Ricardo, que presume de gozar de una excelente memoria, experimentó un desespero cuando supo que ya no iba a tener la capacidad de ver los paisajes de Choroní, donde creció; sin embargo, pensó “No voy a matarme por quedar ciego”, así que empezó a salir de su vivienda con el fin de aprenderse las calles y las aceras. Todo lo tiene grabado en la mente. “El olfato me lleva adonde estés. Estás allá y tienes un olor y voy derechito adonde estás”.

Entre risas y aflicciones saca una de sus paletas y una navaja para fabricar un tenedor. Se coloca la madera en la rodilla, acerca el oído a su obra y comienza a trabajar con una paciencia de muchacho entretenido. Cada movimiento lo lleva a cabo con una profesionalidad que envidiarían los artesanos de Bellas Artes. Sus manos son duras, ásperas, fuertes, fruto del oficio de cortar y cortar. Después de unos minutos muestra el resultado: un cubierto dirigido a la cocina de alguna casa venezolana, esos que se cuelgan en las paredes para lograr un decorado más colonial.

Diariamente, al levantarse, pide a Dios que no lo abandone y que le dé la fortaleza que usa en las ventas de artesanía. Se va entonces a Playa Grande, que le fascina porque puede respirar aire puro, y empieza a ofrecer a los visitantes las paletas. Sus creaciones -afirma- han llegado a través de los turistas a España, México, Japón, Arabia, Suiza, etc.
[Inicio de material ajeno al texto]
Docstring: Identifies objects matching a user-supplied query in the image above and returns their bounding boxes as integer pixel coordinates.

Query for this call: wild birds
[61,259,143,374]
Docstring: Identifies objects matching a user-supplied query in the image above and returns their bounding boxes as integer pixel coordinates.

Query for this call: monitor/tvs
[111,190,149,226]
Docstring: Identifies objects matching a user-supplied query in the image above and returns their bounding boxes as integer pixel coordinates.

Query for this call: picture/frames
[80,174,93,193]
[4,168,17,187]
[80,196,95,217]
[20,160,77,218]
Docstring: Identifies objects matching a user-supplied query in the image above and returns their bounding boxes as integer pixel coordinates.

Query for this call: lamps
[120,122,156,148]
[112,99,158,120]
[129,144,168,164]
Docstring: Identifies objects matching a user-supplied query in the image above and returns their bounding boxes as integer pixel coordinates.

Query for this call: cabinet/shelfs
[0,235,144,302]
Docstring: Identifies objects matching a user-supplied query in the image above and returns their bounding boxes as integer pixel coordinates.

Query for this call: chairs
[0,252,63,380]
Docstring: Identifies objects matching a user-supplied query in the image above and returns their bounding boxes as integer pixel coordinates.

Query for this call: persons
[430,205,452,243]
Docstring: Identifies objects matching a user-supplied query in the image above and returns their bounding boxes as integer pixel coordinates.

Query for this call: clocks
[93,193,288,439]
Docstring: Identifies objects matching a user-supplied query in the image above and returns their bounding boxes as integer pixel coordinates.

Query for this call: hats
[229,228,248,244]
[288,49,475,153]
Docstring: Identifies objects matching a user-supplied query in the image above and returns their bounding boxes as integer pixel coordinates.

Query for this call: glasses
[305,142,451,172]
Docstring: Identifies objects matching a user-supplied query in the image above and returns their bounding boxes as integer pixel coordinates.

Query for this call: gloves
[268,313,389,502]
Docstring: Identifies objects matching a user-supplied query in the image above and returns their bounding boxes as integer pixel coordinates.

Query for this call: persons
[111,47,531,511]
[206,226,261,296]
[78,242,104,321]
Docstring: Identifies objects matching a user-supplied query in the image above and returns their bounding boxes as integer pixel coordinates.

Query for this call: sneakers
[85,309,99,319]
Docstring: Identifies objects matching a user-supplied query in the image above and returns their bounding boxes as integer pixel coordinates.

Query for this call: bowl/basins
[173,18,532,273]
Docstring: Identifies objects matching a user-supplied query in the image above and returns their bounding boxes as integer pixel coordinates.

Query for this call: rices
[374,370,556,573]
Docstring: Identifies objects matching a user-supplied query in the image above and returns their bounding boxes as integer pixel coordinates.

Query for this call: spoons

El carisma le ayuda a que le compren: le encanta hablar con la gente y “hacer relaciones públicas sin haber estudiado”. Su sueño es recibir algún financiamiento que le ayude a adquirir un taladro, una caladora y cabuyas de colores para colocárselas a las paletas. “Para guindarla en tu cocina y le pones tu firma: Ricardo Sánchez, Choroní”.

Su apodo, Cumbirigüiz, es un juego de palabras con “compañero” y el nombre de una ardilla, pues Sánchez solía ser veloz cuando era más joven. Por esa amabilidad y carisma que lo caracteriza la gente de Choroní lo ayuda con comida y él retribuye con alguna de sus creaciones. “La gente me dice ‘Tú estás ciego y te diviertes. Hay otros que están de mal humor y tú no, estás alegre. Hablas, ríes’. Pero no puedo ver. Yo entretengo a las personas, se hacen amistad mía. No me canso de caminar. Todos los días vengo a caminar esta playa, que parece algo mandado por Dios”.

La vida de Ricardo ha estado llena de momentos de grandes riesgos y felicidades. Una vez, cuando tenía 20 años y se la pasaba saltando, casi se mata buscando orquídeas en la montaña. Se cayó por un barranco y se salvó porque un bejuco lo rebotó. Cuenta que hasta abandonó las orquídeas por el susto que pasó. También vivió en Mérida, donde barría y lavaba platos para un amigo que lo ayudaba; en Margarita fue decorador de tiendas y en Puerto Ayacucho se dedicaba a la artesanía. Con el tiempo regresó a Choroní en búsqueda otra vez de las playas, que para él son como un imán. En la actualidad, aunque reconoce que ha adelgazado por la crisis económica, muestra con orgullo sus músculos, que los compara con los de Bruce Lee. “A mí me dicen: ‘Ricardo se te marcan los chocolates”.

Con todo lo que hace y dice el “Cumpirigüiz”, podría pensarse que ya no hay más nada que le falte por experimentar. Pero no, además de la artesanía, de haber superado su ceguera y de vivir entre risas, canta. Con una voz con la que imita a los grandes artistas de la década de los 60, interpreta “El pájaro chogüi”, popularizada por el venezolano Néstor Zavarce: “Cuenta la leyenda que en un árbol se encontraba encaramado un indiecito guaraní, que sobresaltado por un grito de su madre perdió apoyo, y cayendo se murió. Y que entre los brazos maternales por extraño sortilegio en chogüi se convirtió. Chogüi, chogüi, chogüi, chogüi, cantando está, mirando allá, llorando y volando se alejó”. Al recibir sus aplausos, Ricardo se emociona, ríe y grita mientras choca sus paletas: “¡Qué alegría me da!”.